#### Brano di testo ####
Per intenderci, se apriamo un file in scrittura, la syscall open verrà passata con la richiesta di write, quindi sarà sollevato un evento solo se la vostra regola ha specificato anche l’argomento w del parametro -p. Gli altri stanno nell’ordine per
a attribute change, modifica di proprietario o permessi
r lettura
x esecuzione
anche questo parametro ha un equivalente utilizzabile come campo dello switch -F, parm=
I monitoraggi su file e directory sono anche chiamati “watches”, ed era uso alcuni anni fa effettuarli tramite lo switch -w /path/to/dir_or_file
, piuttosto che con il monitoraggio della syscall passando al parametro -F i relativi campi. Attualmente non vi è alcun vantaggio ad utilizzare -w /path/to/dir_or_file
, in quanto in maniera trasparente questo viene ormai trasformato dal demone stesso in -a always,exit -F path=/path/to/file
oppure -a always,exit -F dir=/path/path/to/dir
, ed inoltre lo switch -w accetta come ulteriori specializzazioni solo -p e -k.
#### Record forniti ####
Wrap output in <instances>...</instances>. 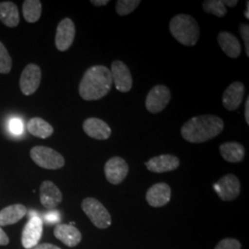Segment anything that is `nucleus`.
Returning <instances> with one entry per match:
<instances>
[{
	"label": "nucleus",
	"mask_w": 249,
	"mask_h": 249,
	"mask_svg": "<svg viewBox=\"0 0 249 249\" xmlns=\"http://www.w3.org/2000/svg\"><path fill=\"white\" fill-rule=\"evenodd\" d=\"M223 128L224 123L221 117L203 115L187 120L181 128V135L188 142L202 143L217 137L223 132Z\"/></svg>",
	"instance_id": "nucleus-1"
},
{
	"label": "nucleus",
	"mask_w": 249,
	"mask_h": 249,
	"mask_svg": "<svg viewBox=\"0 0 249 249\" xmlns=\"http://www.w3.org/2000/svg\"><path fill=\"white\" fill-rule=\"evenodd\" d=\"M112 84L113 79L108 68L100 65L92 66L83 74L79 93L85 101H97L108 94Z\"/></svg>",
	"instance_id": "nucleus-2"
},
{
	"label": "nucleus",
	"mask_w": 249,
	"mask_h": 249,
	"mask_svg": "<svg viewBox=\"0 0 249 249\" xmlns=\"http://www.w3.org/2000/svg\"><path fill=\"white\" fill-rule=\"evenodd\" d=\"M170 33L180 44L194 46L199 39V26L195 18L187 14H178L170 20Z\"/></svg>",
	"instance_id": "nucleus-3"
},
{
	"label": "nucleus",
	"mask_w": 249,
	"mask_h": 249,
	"mask_svg": "<svg viewBox=\"0 0 249 249\" xmlns=\"http://www.w3.org/2000/svg\"><path fill=\"white\" fill-rule=\"evenodd\" d=\"M81 209L87 215L89 221L99 229H107L111 225V215L98 199L94 197L84 198L81 202Z\"/></svg>",
	"instance_id": "nucleus-4"
},
{
	"label": "nucleus",
	"mask_w": 249,
	"mask_h": 249,
	"mask_svg": "<svg viewBox=\"0 0 249 249\" xmlns=\"http://www.w3.org/2000/svg\"><path fill=\"white\" fill-rule=\"evenodd\" d=\"M30 155L36 164L44 169H60L65 165V159L62 155L59 152L48 147H34L31 150Z\"/></svg>",
	"instance_id": "nucleus-5"
},
{
	"label": "nucleus",
	"mask_w": 249,
	"mask_h": 249,
	"mask_svg": "<svg viewBox=\"0 0 249 249\" xmlns=\"http://www.w3.org/2000/svg\"><path fill=\"white\" fill-rule=\"evenodd\" d=\"M44 222L42 218L36 213L29 214L27 222L21 232V245L25 249H33L39 244L43 235Z\"/></svg>",
	"instance_id": "nucleus-6"
},
{
	"label": "nucleus",
	"mask_w": 249,
	"mask_h": 249,
	"mask_svg": "<svg viewBox=\"0 0 249 249\" xmlns=\"http://www.w3.org/2000/svg\"><path fill=\"white\" fill-rule=\"evenodd\" d=\"M170 100L169 88L164 85H156L147 94L145 106L151 114H158L168 106Z\"/></svg>",
	"instance_id": "nucleus-7"
},
{
	"label": "nucleus",
	"mask_w": 249,
	"mask_h": 249,
	"mask_svg": "<svg viewBox=\"0 0 249 249\" xmlns=\"http://www.w3.org/2000/svg\"><path fill=\"white\" fill-rule=\"evenodd\" d=\"M214 190L223 201H231L240 194V181L234 175H226L216 182Z\"/></svg>",
	"instance_id": "nucleus-8"
},
{
	"label": "nucleus",
	"mask_w": 249,
	"mask_h": 249,
	"mask_svg": "<svg viewBox=\"0 0 249 249\" xmlns=\"http://www.w3.org/2000/svg\"><path fill=\"white\" fill-rule=\"evenodd\" d=\"M42 79V71L36 64H29L21 73L19 80L20 90L24 95H32L39 88Z\"/></svg>",
	"instance_id": "nucleus-9"
},
{
	"label": "nucleus",
	"mask_w": 249,
	"mask_h": 249,
	"mask_svg": "<svg viewBox=\"0 0 249 249\" xmlns=\"http://www.w3.org/2000/svg\"><path fill=\"white\" fill-rule=\"evenodd\" d=\"M110 71L117 90H119L120 92H128L132 89V75L124 62L120 60L113 61Z\"/></svg>",
	"instance_id": "nucleus-10"
},
{
	"label": "nucleus",
	"mask_w": 249,
	"mask_h": 249,
	"mask_svg": "<svg viewBox=\"0 0 249 249\" xmlns=\"http://www.w3.org/2000/svg\"><path fill=\"white\" fill-rule=\"evenodd\" d=\"M128 165L121 157H112L105 165V174L107 181L112 185L121 184L128 174Z\"/></svg>",
	"instance_id": "nucleus-11"
},
{
	"label": "nucleus",
	"mask_w": 249,
	"mask_h": 249,
	"mask_svg": "<svg viewBox=\"0 0 249 249\" xmlns=\"http://www.w3.org/2000/svg\"><path fill=\"white\" fill-rule=\"evenodd\" d=\"M75 24L71 18L62 19L56 28L55 46L59 51H67L71 46L75 38Z\"/></svg>",
	"instance_id": "nucleus-12"
},
{
	"label": "nucleus",
	"mask_w": 249,
	"mask_h": 249,
	"mask_svg": "<svg viewBox=\"0 0 249 249\" xmlns=\"http://www.w3.org/2000/svg\"><path fill=\"white\" fill-rule=\"evenodd\" d=\"M60 189L51 181H44L40 187V201L46 210H53L62 202Z\"/></svg>",
	"instance_id": "nucleus-13"
},
{
	"label": "nucleus",
	"mask_w": 249,
	"mask_h": 249,
	"mask_svg": "<svg viewBox=\"0 0 249 249\" xmlns=\"http://www.w3.org/2000/svg\"><path fill=\"white\" fill-rule=\"evenodd\" d=\"M180 165V160L177 156L172 154H163L151 158L145 162L147 169L152 173H167L178 169Z\"/></svg>",
	"instance_id": "nucleus-14"
},
{
	"label": "nucleus",
	"mask_w": 249,
	"mask_h": 249,
	"mask_svg": "<svg viewBox=\"0 0 249 249\" xmlns=\"http://www.w3.org/2000/svg\"><path fill=\"white\" fill-rule=\"evenodd\" d=\"M245 92V85L241 81L232 82L223 92V107L229 111L236 110L244 100Z\"/></svg>",
	"instance_id": "nucleus-15"
},
{
	"label": "nucleus",
	"mask_w": 249,
	"mask_h": 249,
	"mask_svg": "<svg viewBox=\"0 0 249 249\" xmlns=\"http://www.w3.org/2000/svg\"><path fill=\"white\" fill-rule=\"evenodd\" d=\"M172 190L166 183H157L150 187L146 193V200L148 204L160 208L167 204L171 199Z\"/></svg>",
	"instance_id": "nucleus-16"
},
{
	"label": "nucleus",
	"mask_w": 249,
	"mask_h": 249,
	"mask_svg": "<svg viewBox=\"0 0 249 249\" xmlns=\"http://www.w3.org/2000/svg\"><path fill=\"white\" fill-rule=\"evenodd\" d=\"M53 235L69 248L77 247L81 241L82 235L80 230L71 224L58 223L53 229Z\"/></svg>",
	"instance_id": "nucleus-17"
},
{
	"label": "nucleus",
	"mask_w": 249,
	"mask_h": 249,
	"mask_svg": "<svg viewBox=\"0 0 249 249\" xmlns=\"http://www.w3.org/2000/svg\"><path fill=\"white\" fill-rule=\"evenodd\" d=\"M83 130L91 139L98 141H106L111 136L112 130L110 126L102 119L89 117L83 122Z\"/></svg>",
	"instance_id": "nucleus-18"
},
{
	"label": "nucleus",
	"mask_w": 249,
	"mask_h": 249,
	"mask_svg": "<svg viewBox=\"0 0 249 249\" xmlns=\"http://www.w3.org/2000/svg\"><path fill=\"white\" fill-rule=\"evenodd\" d=\"M218 44L227 56L237 58L241 54L242 47L238 38L228 32H221L218 35Z\"/></svg>",
	"instance_id": "nucleus-19"
},
{
	"label": "nucleus",
	"mask_w": 249,
	"mask_h": 249,
	"mask_svg": "<svg viewBox=\"0 0 249 249\" xmlns=\"http://www.w3.org/2000/svg\"><path fill=\"white\" fill-rule=\"evenodd\" d=\"M28 213L26 207L22 204H13L0 211V226L12 225L19 222Z\"/></svg>",
	"instance_id": "nucleus-20"
},
{
	"label": "nucleus",
	"mask_w": 249,
	"mask_h": 249,
	"mask_svg": "<svg viewBox=\"0 0 249 249\" xmlns=\"http://www.w3.org/2000/svg\"><path fill=\"white\" fill-rule=\"evenodd\" d=\"M220 153L224 160L232 163L240 162L244 160L246 150L239 142H225L220 146Z\"/></svg>",
	"instance_id": "nucleus-21"
},
{
	"label": "nucleus",
	"mask_w": 249,
	"mask_h": 249,
	"mask_svg": "<svg viewBox=\"0 0 249 249\" xmlns=\"http://www.w3.org/2000/svg\"><path fill=\"white\" fill-rule=\"evenodd\" d=\"M0 20L9 28L18 26L19 13L17 6L14 3L10 1L0 3Z\"/></svg>",
	"instance_id": "nucleus-22"
},
{
	"label": "nucleus",
	"mask_w": 249,
	"mask_h": 249,
	"mask_svg": "<svg viewBox=\"0 0 249 249\" xmlns=\"http://www.w3.org/2000/svg\"><path fill=\"white\" fill-rule=\"evenodd\" d=\"M27 128L30 134L40 139H47L53 133V126L40 117L30 119Z\"/></svg>",
	"instance_id": "nucleus-23"
},
{
	"label": "nucleus",
	"mask_w": 249,
	"mask_h": 249,
	"mask_svg": "<svg viewBox=\"0 0 249 249\" xmlns=\"http://www.w3.org/2000/svg\"><path fill=\"white\" fill-rule=\"evenodd\" d=\"M23 16L30 23L36 22L42 14V3L39 0H26L22 6Z\"/></svg>",
	"instance_id": "nucleus-24"
},
{
	"label": "nucleus",
	"mask_w": 249,
	"mask_h": 249,
	"mask_svg": "<svg viewBox=\"0 0 249 249\" xmlns=\"http://www.w3.org/2000/svg\"><path fill=\"white\" fill-rule=\"evenodd\" d=\"M202 7L206 13L213 14L218 18H223L226 15L227 9L223 0H206L202 3Z\"/></svg>",
	"instance_id": "nucleus-25"
},
{
	"label": "nucleus",
	"mask_w": 249,
	"mask_h": 249,
	"mask_svg": "<svg viewBox=\"0 0 249 249\" xmlns=\"http://www.w3.org/2000/svg\"><path fill=\"white\" fill-rule=\"evenodd\" d=\"M142 1L140 0H118L116 2V11L119 16H125L133 12Z\"/></svg>",
	"instance_id": "nucleus-26"
},
{
	"label": "nucleus",
	"mask_w": 249,
	"mask_h": 249,
	"mask_svg": "<svg viewBox=\"0 0 249 249\" xmlns=\"http://www.w3.org/2000/svg\"><path fill=\"white\" fill-rule=\"evenodd\" d=\"M12 60L5 45L0 42V73L7 74L11 71Z\"/></svg>",
	"instance_id": "nucleus-27"
},
{
	"label": "nucleus",
	"mask_w": 249,
	"mask_h": 249,
	"mask_svg": "<svg viewBox=\"0 0 249 249\" xmlns=\"http://www.w3.org/2000/svg\"><path fill=\"white\" fill-rule=\"evenodd\" d=\"M9 130L10 133L19 136L24 131V124L20 118L12 117L9 121Z\"/></svg>",
	"instance_id": "nucleus-28"
},
{
	"label": "nucleus",
	"mask_w": 249,
	"mask_h": 249,
	"mask_svg": "<svg viewBox=\"0 0 249 249\" xmlns=\"http://www.w3.org/2000/svg\"><path fill=\"white\" fill-rule=\"evenodd\" d=\"M240 242L234 238H225L219 242L214 249H241Z\"/></svg>",
	"instance_id": "nucleus-29"
},
{
	"label": "nucleus",
	"mask_w": 249,
	"mask_h": 249,
	"mask_svg": "<svg viewBox=\"0 0 249 249\" xmlns=\"http://www.w3.org/2000/svg\"><path fill=\"white\" fill-rule=\"evenodd\" d=\"M43 222H45L47 225L52 224H58L61 221V215L58 211L55 210H50L46 213L44 214V218L42 219Z\"/></svg>",
	"instance_id": "nucleus-30"
},
{
	"label": "nucleus",
	"mask_w": 249,
	"mask_h": 249,
	"mask_svg": "<svg viewBox=\"0 0 249 249\" xmlns=\"http://www.w3.org/2000/svg\"><path fill=\"white\" fill-rule=\"evenodd\" d=\"M241 37L244 41L245 47H246V53L247 55L249 56V26L247 23H241L239 27Z\"/></svg>",
	"instance_id": "nucleus-31"
},
{
	"label": "nucleus",
	"mask_w": 249,
	"mask_h": 249,
	"mask_svg": "<svg viewBox=\"0 0 249 249\" xmlns=\"http://www.w3.org/2000/svg\"><path fill=\"white\" fill-rule=\"evenodd\" d=\"M9 243V236L0 226V246H8Z\"/></svg>",
	"instance_id": "nucleus-32"
},
{
	"label": "nucleus",
	"mask_w": 249,
	"mask_h": 249,
	"mask_svg": "<svg viewBox=\"0 0 249 249\" xmlns=\"http://www.w3.org/2000/svg\"><path fill=\"white\" fill-rule=\"evenodd\" d=\"M33 249H61L57 246H54L53 244L49 243H44V244H38L36 247Z\"/></svg>",
	"instance_id": "nucleus-33"
},
{
	"label": "nucleus",
	"mask_w": 249,
	"mask_h": 249,
	"mask_svg": "<svg viewBox=\"0 0 249 249\" xmlns=\"http://www.w3.org/2000/svg\"><path fill=\"white\" fill-rule=\"evenodd\" d=\"M90 3L95 7H102V6H107L109 3V0H91Z\"/></svg>",
	"instance_id": "nucleus-34"
},
{
	"label": "nucleus",
	"mask_w": 249,
	"mask_h": 249,
	"mask_svg": "<svg viewBox=\"0 0 249 249\" xmlns=\"http://www.w3.org/2000/svg\"><path fill=\"white\" fill-rule=\"evenodd\" d=\"M245 119L247 124H249V97L247 99V102L245 105Z\"/></svg>",
	"instance_id": "nucleus-35"
},
{
	"label": "nucleus",
	"mask_w": 249,
	"mask_h": 249,
	"mask_svg": "<svg viewBox=\"0 0 249 249\" xmlns=\"http://www.w3.org/2000/svg\"><path fill=\"white\" fill-rule=\"evenodd\" d=\"M223 3L225 5V7L228 6L230 8H233L238 4V1L237 0H223Z\"/></svg>",
	"instance_id": "nucleus-36"
},
{
	"label": "nucleus",
	"mask_w": 249,
	"mask_h": 249,
	"mask_svg": "<svg viewBox=\"0 0 249 249\" xmlns=\"http://www.w3.org/2000/svg\"><path fill=\"white\" fill-rule=\"evenodd\" d=\"M245 16L247 17V18H249V2H247V9L245 11Z\"/></svg>",
	"instance_id": "nucleus-37"
}]
</instances>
####
- **Compiti assegnati**:
A - Secondo il testo sulle regole di monitoraggio di file e directory, quali ulteriori specializzazioni accetta lo switch -w?
B - Prosegui il testo sulle regole di monitoraggio di file e directory, riprendendo subito dopo la sua ultima frase.

- **Le risposte**:
A - Accetta solo -p e -k.

B -
Sono inoltre in contatto con un dev in mailing list, visto che provando ad usare -w, mi sono accorto che non vengono rilevate le modifiche al file effettuate tramite il redirect di una echo. Questo era un vecchio bug dovuto al fatto che il redirect da shell invia una syscall open con parametro creat, in modo da generare il file di sana pianta se questo non esistesse. Questo comportamento manda però al manicomio audit, che sminchia il rilevamento dell’inode. Dobbiamo ancora capire se sia un bug o una mia cappellata (molto probabile la seconda). L’esplicita lettura della syscall invece funziona perfettamente.
Per citare alcuni switch utili da passare ad aucitctl per la gestione delle regole, a differenza di quelli visti finora che servono per la loro creazione:
-l
elenca, una per linea, le regole impostate. Possiamo anche filtrarle tramite una key, se l’abbiamo assegnata.
-D
elimina TUTTE le regole impostate, oppure quelle contrassegnate da una chiave che può essergli passata come parametro.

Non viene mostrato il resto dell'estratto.